━━━━━ Material ━━━━━
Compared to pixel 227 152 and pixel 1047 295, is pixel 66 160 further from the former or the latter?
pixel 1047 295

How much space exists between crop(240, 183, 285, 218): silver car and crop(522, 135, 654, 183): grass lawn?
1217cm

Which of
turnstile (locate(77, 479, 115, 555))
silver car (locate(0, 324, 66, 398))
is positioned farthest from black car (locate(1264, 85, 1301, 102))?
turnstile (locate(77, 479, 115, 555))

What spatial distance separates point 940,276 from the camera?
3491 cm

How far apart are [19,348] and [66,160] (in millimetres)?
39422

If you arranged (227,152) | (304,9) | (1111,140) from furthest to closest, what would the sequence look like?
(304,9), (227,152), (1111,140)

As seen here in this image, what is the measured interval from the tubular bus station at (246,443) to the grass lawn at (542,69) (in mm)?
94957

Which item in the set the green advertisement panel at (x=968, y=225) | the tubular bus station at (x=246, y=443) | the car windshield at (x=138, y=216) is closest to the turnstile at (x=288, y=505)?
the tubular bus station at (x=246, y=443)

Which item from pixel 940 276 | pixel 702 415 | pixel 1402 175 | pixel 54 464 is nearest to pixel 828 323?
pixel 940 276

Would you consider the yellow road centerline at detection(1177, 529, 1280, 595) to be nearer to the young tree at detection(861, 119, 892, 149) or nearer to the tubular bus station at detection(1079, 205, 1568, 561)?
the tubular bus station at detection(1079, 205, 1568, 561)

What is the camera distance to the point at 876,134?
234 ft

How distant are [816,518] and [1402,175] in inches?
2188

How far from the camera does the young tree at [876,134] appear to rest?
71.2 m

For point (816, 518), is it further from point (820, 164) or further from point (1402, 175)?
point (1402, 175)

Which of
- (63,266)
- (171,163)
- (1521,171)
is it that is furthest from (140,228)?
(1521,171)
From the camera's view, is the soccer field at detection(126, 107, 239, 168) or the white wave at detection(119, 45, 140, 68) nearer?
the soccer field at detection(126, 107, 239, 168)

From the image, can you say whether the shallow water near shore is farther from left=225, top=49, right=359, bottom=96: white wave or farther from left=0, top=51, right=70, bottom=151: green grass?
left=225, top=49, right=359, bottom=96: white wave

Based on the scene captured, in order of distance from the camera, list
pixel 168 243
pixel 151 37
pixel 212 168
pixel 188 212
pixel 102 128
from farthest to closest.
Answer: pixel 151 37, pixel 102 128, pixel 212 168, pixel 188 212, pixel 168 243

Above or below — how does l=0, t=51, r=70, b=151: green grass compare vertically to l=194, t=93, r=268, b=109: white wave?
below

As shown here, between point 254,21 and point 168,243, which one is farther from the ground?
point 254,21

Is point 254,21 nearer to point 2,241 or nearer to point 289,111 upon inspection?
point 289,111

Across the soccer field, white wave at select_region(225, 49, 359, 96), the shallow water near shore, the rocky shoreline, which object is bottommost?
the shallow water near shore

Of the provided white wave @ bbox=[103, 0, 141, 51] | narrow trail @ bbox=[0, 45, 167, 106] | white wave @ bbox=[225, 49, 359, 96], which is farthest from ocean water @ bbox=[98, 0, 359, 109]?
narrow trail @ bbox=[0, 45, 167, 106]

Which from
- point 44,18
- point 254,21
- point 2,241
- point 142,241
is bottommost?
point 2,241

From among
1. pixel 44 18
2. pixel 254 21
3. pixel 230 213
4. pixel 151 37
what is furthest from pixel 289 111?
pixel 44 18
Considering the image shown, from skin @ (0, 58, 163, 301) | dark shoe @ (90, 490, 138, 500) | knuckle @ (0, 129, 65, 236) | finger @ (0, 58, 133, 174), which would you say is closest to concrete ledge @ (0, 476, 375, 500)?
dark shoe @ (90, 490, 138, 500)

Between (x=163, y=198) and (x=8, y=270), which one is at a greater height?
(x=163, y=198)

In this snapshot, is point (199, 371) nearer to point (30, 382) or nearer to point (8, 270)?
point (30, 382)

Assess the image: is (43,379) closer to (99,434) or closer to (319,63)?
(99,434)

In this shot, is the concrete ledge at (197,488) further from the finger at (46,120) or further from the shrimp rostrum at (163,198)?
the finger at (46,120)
━━━━━
▶ _What you have to do_
Reproduce verbatim everything from the line containing "Between (x=163, y=198)" through the end of the records, inclusive.

▶ _Solution_
Between (x=163, y=198) and (x=8, y=270), which one is at a greater height?
(x=163, y=198)

In this snapshot, is point (199, 371) nearer to point (30, 382) or nearer to point (8, 270)?
point (30, 382)

Assess the image: is (43,379) closer to (99,434) or closer to (319,63)?
(99,434)

In this shot, is the concrete ledge at (197,488) further from the finger at (46,120) or further from the shrimp rostrum at (163,198)?
the finger at (46,120)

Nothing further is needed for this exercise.